Hal ini akan memicu pertanyaan krusial bagi kita: Apa bedanya ini dengan melegalkan prostitusi? Membiarkan seorang ‘menjual diri”, mendapat untung, lalu saat terjadi kecelakaan (seperti kehamilan), gugatan bisa dilayangkan. Hal itu akan menjadi normal, karena hukum yang diterapkan akan menaungi hal sepele seperti ini, para wanita bisa melacurkan diri mereka dengan bebas.

            Kita bisa sepakati ini: si gundik jelas-jelas menjual dirinya, entah itu untuk pertama kalinya atau beberapa kali. Tidak ada perasaan cinta yang terjalin antara keduanya, semua hanya berdasarkan materi, barter jasa dan keuntungan secara adil.
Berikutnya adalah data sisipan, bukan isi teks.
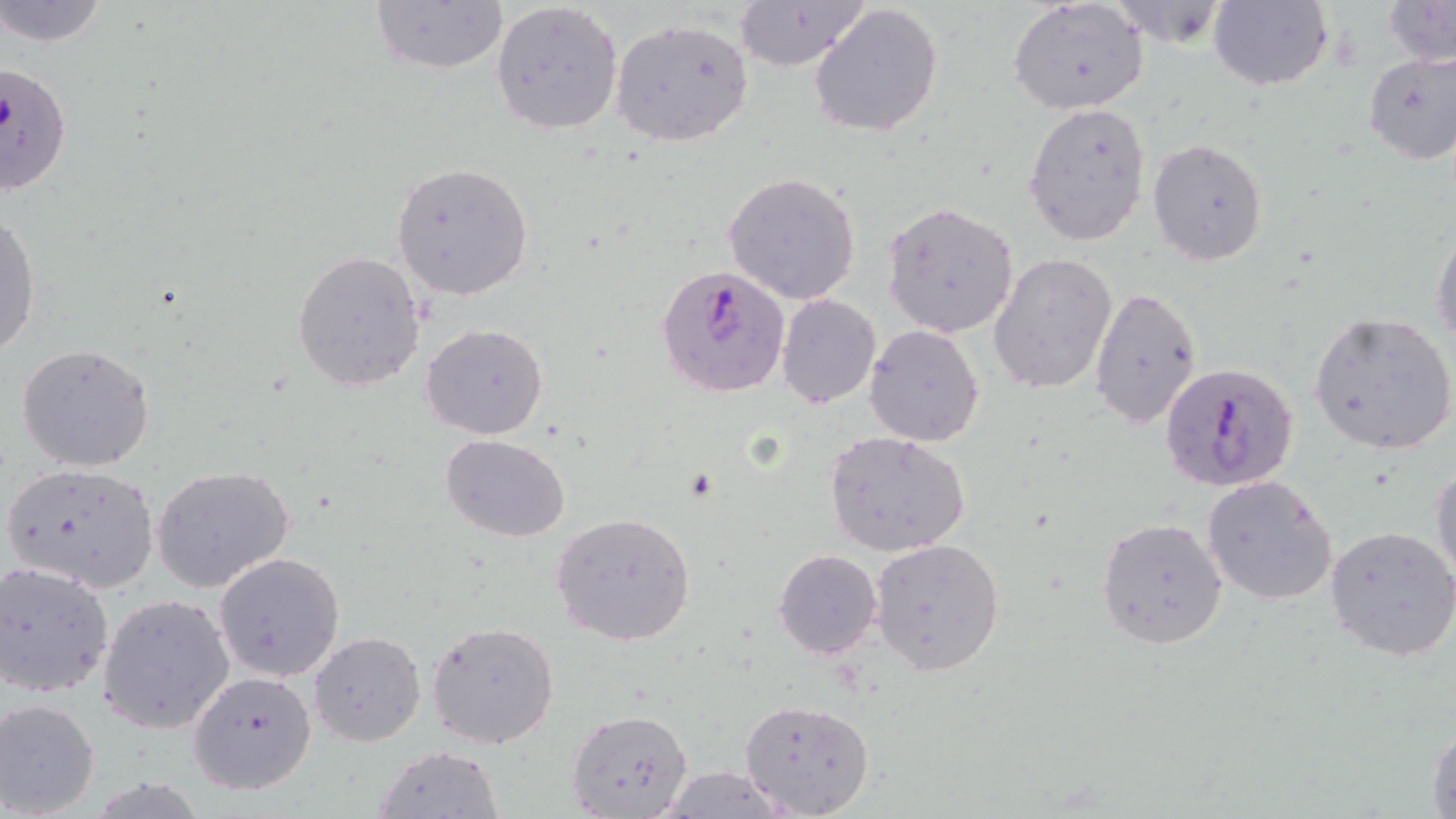
slide_level_diagnosis: Plasmodium falciparum
modality: light microscopy
magnification: 1000x
stain: May-Grünwald-Giemsa
plasmodium_falciparum_infected_red_blood_cell_locations: 'approximate bounding boxes as [x1, y1, x2, y2] in pixels: [1, 60, 73, 198], [655, 264, 790, 399], [1158, 360, 1300, 494]'
uninfected_red_blood_cell_locations: 'approximate bounding boxes as [x1, y1, x2, y2] in pixels: [0, 0, 110, 49], [369, 0, 508, 74], [1009, 0, 1149, 116], [1207, 0, 1333, 92], [1381, 0, 1456, 68], [732, 1, 870, 73], [808, 1, 945, 139], [491, 2, 624, 136], [609, 18, 755, 149], [1359, 48, 1456, 164], [1021, 102, 1152, 247], [1147, 137, 1269, 266], [391, 161, 534, 302], [723, 171, 862, 303], [883, 203, 1019, 339], [0, 210, 41, 359], [1431, 227, 1456, 349], [292, 251, 426, 393], [988, 252, 1116, 396], [1088, 286, 1203, 429], [776, 293, 882, 409], [1307, 312, 1456, 456], [421, 322, 548, 440], [864, 324, 985, 447], [15, 344, 155, 471], [823, 430, 972, 558], [440, 433, 570, 541], [1431, 457, 1456, 586], [3, 462, 161, 595], [150, 464, 296, 593], [1201, 475, 1340, 607], [554, 511, 696, 645], [1097, 517, 1228, 650], [1325, 525, 1456, 663], [870, 538, 1006, 675], [772, 548, 882, 660], [212, 551, 346, 682], [1, 561, 115, 698], [99, 594, 234, 734], [426, 621, 561, 748], [309, 631, 426, 747], [187, 670, 318, 796], [0, 698, 102, 817], [740, 699, 875, 817], [567, 708, 692, 819], [1427, 719, 1456, 819], [371, 744, 506, 819], [655, 766, 797, 819]'
field_of_view: one of a larger specimen
preparation: thin blood smear
image_size: 1456×819 pixels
Lalu, kenapa harus ada gugatan dan blow-up ke media massa tentang kasus pribadi dan melibatkan ruang publik secara umum?

            Perlu digarisbawahi: bahwa perbuatan si pria tidak dibenarkan secara moral dan agama. Namun secara garis besar, bisa kita simpulkan bahwa ini adalah isu rumah tangga yang dibawa ke ruang publik. Isu pribadi yang dibesar-beasarkan untuk menarik perhatian publik, agar perhatian masyarakat teralihkan. Tentunya, media massa juga berkontribusi dalam pembodohan ini, menampilkan isu receh demi menarik perhatian masyarakat.

            Lalu pertanyaannya, mengapa hanya wajah negatif yang ditampilkan di hadapan publik untuk menarik minat penonton? Apakah tidak ada wajah-wajah positif yang bisa ditampilkan  untuk menginspirasi masyarakat? Pertanyaan lebih dalam pun tercipta, kenapa isu remeh begitu digemari oleh masyarakat? Apakah isu tentang pertambangan ilegal, korupsi massal, kerusakan lingkungan, ketahanan pangan, keterpurukan ekonomi rakyat, dan beberapa hal lain, tidak semenarik permasalahan gundik yang menggugat pelanggannya?

            Kasus ini sebenarnya adalah selingan yang harusnya tidak berjilid-jilid seperti kasus sensasional lain. Sangat remeh, sangat ringan, dan tidak perlu analisis lebih lanjut untuk menentukan siapa yang salah dan benar. Toh, jika kita ingin menonton drama yang lebih hebat, kenapa kita tidak mononton drama korea yang lebih menampilkan konvlik tragis dalam alurnya? Kalau kalian bertanya alasanya, sebab sama-sama isu kecil yang dihadirkan dalam ruang publik.

            Lebih baik, sisihkan tenaga untuk meningkatkan produktifitas demi kehidupan diri sendiri. Atau jika ingin lebih menyelami tentang permasalahan negeri ini, sisihkan pikiran kita untuk menganalisis permasalahan yang menjamur di negeri ini.